TEXT:

========================

Jump to content

Help with disk problem - weird behavior


seanant

Recommended Posts

Posted

All,

 

I lost my power supply right around the San Diego black out couple months back.  Since then my unRAID has been down.  The last couple of weeks I've been testing and trouble shooting using the FAQ and reading the posts.  Well now I need to turn to the experts to ask for some assistance.  My syslog file is attached.  If you need anything from me please let me know.  I thank all of you ahead of time for reading my post and helping me recover from this.

 

The gist of the problem is disk #5 starts out blue with the array in stopped state with stop; initiate drive.  Then I click start and the parity disk and #5 both turn red.  I've done all the smartctl tests on the drives with no errors.  The drives on my 3ware 9600 are not replying to the smartmon queries but the parity disk does.  Here's an example of the reply:

root@Tower:/# smartctl -T permissive /dev/twa0 -d 3ware,1

smartctl version 5.38 [i486-slackware-linux-gnu] Copyright © 2002-8 Bruce Allen

Home page is http://smartmontools.sourceforge.net/

 

WARNING - NO DEVICE FOUND ON 3WARE CONTROLLER (disk 1)

Note: /dev/sdX many need to be replaced with /dev/tweN or /dev/twaN

Smartctl: Device Read Identity Failed (not an ATA/ATAPI device)

 

SMART support is: Ambiguous - ATA IDENTIFY DEVICE words 82-83 don't show if SMART supported.

A mandatory SMART command failed: exiting. To continue, add one or more '-T permissive' options.

root@Tower:/# smartctl -T verypermissive /dev/twa0 -d 3ware,1

smartctl version 5.38 [i486-slackware-linux-gnu] Copyright © 2002-8 Bruce Allen

Home page is http://smartmontools.sourceforge.net/

 

WARNING - NO DEVICE FOUND ON 3WARE CONTROLLER (disk 1)

Note: /dev/sdX many need to be replaced with /dev/tweN or /dev/twaN

Smartctl: Device Read Identity Failed (not an ATA/ATAPI device)

========================

Stored data entries:

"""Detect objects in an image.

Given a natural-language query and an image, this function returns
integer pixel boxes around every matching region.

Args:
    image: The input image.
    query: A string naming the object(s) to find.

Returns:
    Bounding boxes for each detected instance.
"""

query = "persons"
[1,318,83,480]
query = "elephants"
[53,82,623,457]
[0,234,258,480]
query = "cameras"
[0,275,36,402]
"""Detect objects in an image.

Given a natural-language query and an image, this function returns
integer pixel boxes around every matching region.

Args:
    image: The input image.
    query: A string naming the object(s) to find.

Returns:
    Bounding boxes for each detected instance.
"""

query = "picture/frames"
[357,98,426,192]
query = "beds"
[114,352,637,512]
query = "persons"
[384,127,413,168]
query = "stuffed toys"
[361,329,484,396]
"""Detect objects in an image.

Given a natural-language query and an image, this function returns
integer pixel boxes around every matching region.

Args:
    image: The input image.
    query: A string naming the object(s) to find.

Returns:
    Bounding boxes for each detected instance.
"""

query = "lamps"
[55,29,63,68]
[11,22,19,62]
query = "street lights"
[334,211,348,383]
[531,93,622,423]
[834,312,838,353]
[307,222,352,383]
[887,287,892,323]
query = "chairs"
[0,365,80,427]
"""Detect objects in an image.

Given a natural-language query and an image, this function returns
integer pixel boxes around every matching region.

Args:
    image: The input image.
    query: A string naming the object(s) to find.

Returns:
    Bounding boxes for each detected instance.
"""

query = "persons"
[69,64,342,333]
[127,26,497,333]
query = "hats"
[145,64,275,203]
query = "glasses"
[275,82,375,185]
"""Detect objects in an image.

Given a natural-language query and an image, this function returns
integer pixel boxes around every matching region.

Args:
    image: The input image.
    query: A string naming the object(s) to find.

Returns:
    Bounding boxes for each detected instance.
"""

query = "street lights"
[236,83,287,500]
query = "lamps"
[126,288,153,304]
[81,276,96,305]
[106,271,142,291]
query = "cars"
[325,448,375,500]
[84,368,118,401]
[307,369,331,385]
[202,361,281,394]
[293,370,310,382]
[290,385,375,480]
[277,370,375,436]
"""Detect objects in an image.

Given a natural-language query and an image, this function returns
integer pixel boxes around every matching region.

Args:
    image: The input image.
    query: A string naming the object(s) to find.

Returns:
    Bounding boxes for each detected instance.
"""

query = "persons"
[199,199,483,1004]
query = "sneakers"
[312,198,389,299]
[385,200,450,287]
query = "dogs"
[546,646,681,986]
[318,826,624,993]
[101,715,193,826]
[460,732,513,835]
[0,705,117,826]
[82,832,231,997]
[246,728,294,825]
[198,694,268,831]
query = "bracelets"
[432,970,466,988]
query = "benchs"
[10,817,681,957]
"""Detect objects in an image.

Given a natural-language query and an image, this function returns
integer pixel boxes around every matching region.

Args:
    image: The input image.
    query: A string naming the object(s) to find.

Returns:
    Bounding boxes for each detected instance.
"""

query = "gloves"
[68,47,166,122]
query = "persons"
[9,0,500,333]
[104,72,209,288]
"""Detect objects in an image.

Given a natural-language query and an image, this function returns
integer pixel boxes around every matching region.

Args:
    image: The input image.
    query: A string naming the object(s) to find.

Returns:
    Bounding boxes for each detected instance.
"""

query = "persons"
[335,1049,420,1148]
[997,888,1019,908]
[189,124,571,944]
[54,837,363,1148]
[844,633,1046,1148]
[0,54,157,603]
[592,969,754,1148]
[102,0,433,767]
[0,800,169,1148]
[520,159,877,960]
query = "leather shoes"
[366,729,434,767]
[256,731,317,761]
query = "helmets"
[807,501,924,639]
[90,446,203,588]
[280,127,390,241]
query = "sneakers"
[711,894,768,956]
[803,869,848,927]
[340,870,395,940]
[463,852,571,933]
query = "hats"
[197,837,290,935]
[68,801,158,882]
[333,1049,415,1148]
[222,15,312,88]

========================

WHAT THIS TASK INVOLVES: Repeat the part of the disk problem post between "Recommended Posts" and "recover from this.", inclusive.

OUTPUT FOR THIS EXERCISE:
Recommended Posts

Posted

All,

 

I lost my power supply right around the San Diego black out couple months back.  Since then my unRAID has been down.  The last couple of weeks I've been testing and trouble shooting using the FAQ and reading the posts.  Well now I need to turn to the experts to ask for some assistance.  My syslog file is attached.  If you need anything from me please let me know.  I thank all of you ahead of time for reading my post and helping me recover from this.